What is the purpose of including the /managed-agents volume?
@mselcik - I checked my notes from earlier this year, and I think I included /managed-agents from the start based on the tips from @sd65 at the beginning of this issue. I don't think it was that I ran into an issue and was required to add it. I notice now, there was a filesystem/volume created automatically for /managed-agents/execute-command where the binaries are, which must be distinct from the /managed-agents volume I specified in the task definition. Maybe the automatically-created /managed-agents/execute-command is all that's necessary, rather than /managed-agents.
Thanks for your response. I had a look and also observed that a filesystem at /managed-agents/execute-command was automatically created. Below is partial output from the "mount" command:
/dev/nvme1n1 on /tmp type ext4 (rw,relatime) /dev/nvme1n1 on /var/lib/amazon/ssm type ext4 (rw,relatime) /dev/nvme1n1 on /var/log/amazon/ssm type ext4 (rw,relatime) /dev/nvme1n1 on /etc/hosts type ext4 (rw,relatime) /dev/nvme1n1 on /etc/resolv.conf type ext4 (rw,relatime) /dev/nvme1n1 on /etc/hostname type ext4 (rw,relatime) /dev/nvme0n1p1 on /managed-agents/execute-command type ext4 (ro,noatime)
The first three filesystems are created due to three ECS volumes being specified in the task definition. However the /managed-agents/execute-command filesystem is automatically created and read-only, so my conclusion is that this volume does not need to be created as part of the ECS task definition in order to enable "execute-command".
Workaround failed for me with and without /managed-agents
mount:
An error occurred (TargetNotConnectedException) when calling the ExecuteCommand operation: The execute command failed due to an internal error. Try again later.
@h0rv - If you describe your task, can you see what the managedAgents block says? I think that gives an indication, even before you try ecs exec, whether the agent has been started OK:
"managedAgents": [
{
"lastStartedAt": "2024-03-25T12:22:04.019000-04:00",
"name": "ExecuteCommandAgent",
"lastStatus": "RUNNING"
}
],
aws ecs exec checker
gives me the output below, indicating the agent is running fine on all containers:
...
ecs:ExecuteCommand: allowed
ssm:StartSession denied?: allowed
Task Status | RUNNING
Launch Type | Fargate
Platform Version | 1.4.0
Exec Enabled for Task | OK
Container-Level Checks |
----------
Managed Agent Status
----------
1. RUNNING for "datadog-agent"
2. RUNNING for "logging-router"
3. RUNNING for "my-service"
...
aws ecs execute-command \
--cluster <cluster_arn> \
--task <task_arn> \
--container my-service \
--command "/bin/bash" \
--interactive
Results in the error:
An error occurred (TargetNotConnectedException) when calling the ExecuteCommand operation: The execute command failed due to an internal error. Try again later.

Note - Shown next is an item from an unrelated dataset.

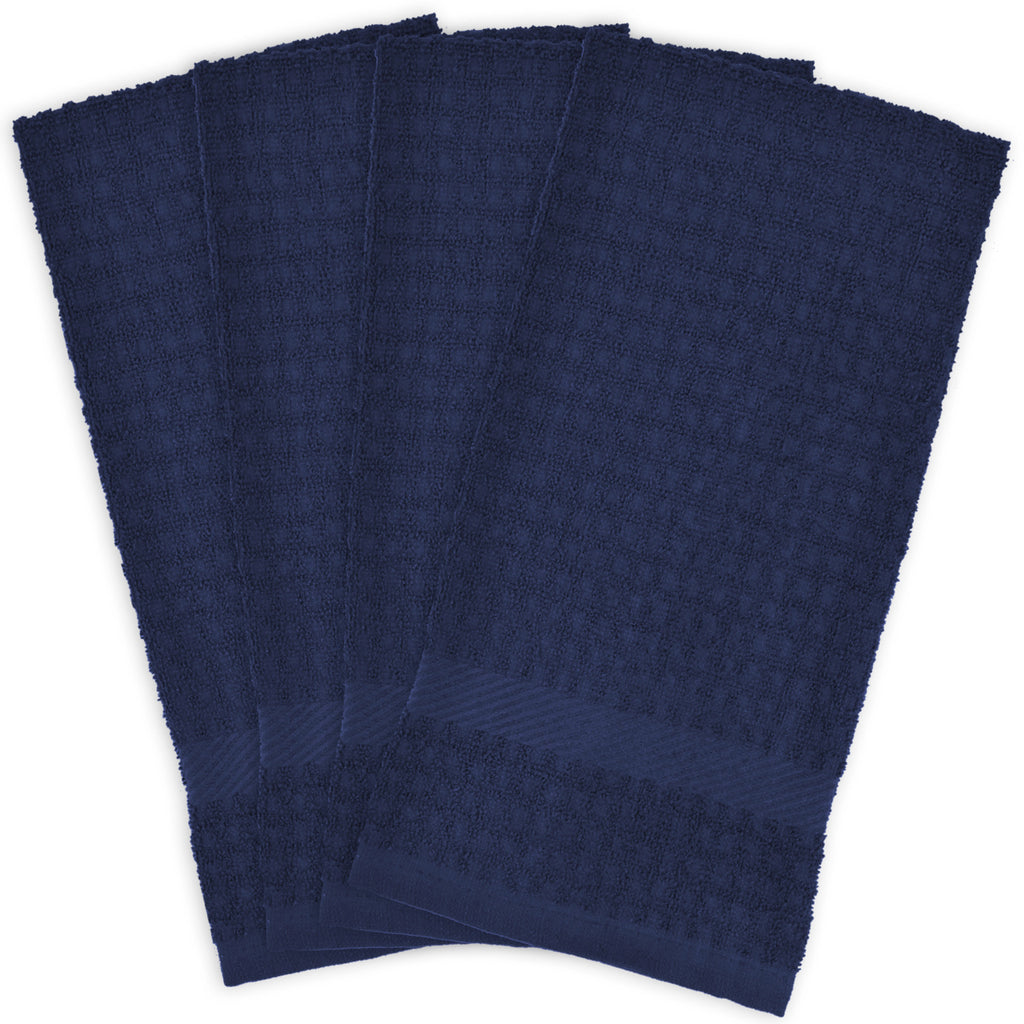 Solid Nautical Blue Waffle Terry Dishtowel Set/4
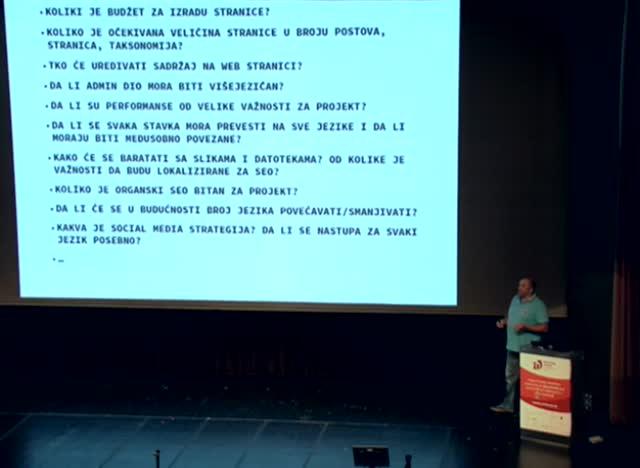 Goran Seric: WordPress i visejezicnost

Also, each container has its own volumes for each bind mount: https://repost.aws/knowledge-center/ecs-error-execute-command#COBQ6pGrzfSSaDtECWcDVqBw.
@h0rv - Wish I had a better idea, but, dumb question: is /bin/bash really available and executable in that my-service container? I went back through my notes and didn't see much different about what you pasted, I only noticed that in my container I was using /bin/sh, which made me wonder.
@jdoylei - Yes it is available in my container and I was able to run this command before turning on readonly.
@h0rv - I see, sorry I couldn't be more help. It's tricky when the main tool you have for debugging - ecs exec - doesn't work itself. I think when I was troubleshooting ecs exec I had to resort to embedding commands in my containers at startup to dump the filesystem list, dump the process tree, etc., to see what was going on.
Community Note
Tell us about your request
I would like to use the ECS Exec feature with readonlyRootFilesystem enabled containers.
Which service(s) is this request for?
ECS/Fargate
Tell us about the problem you're trying to solve. What are you trying to do, and why is it hard?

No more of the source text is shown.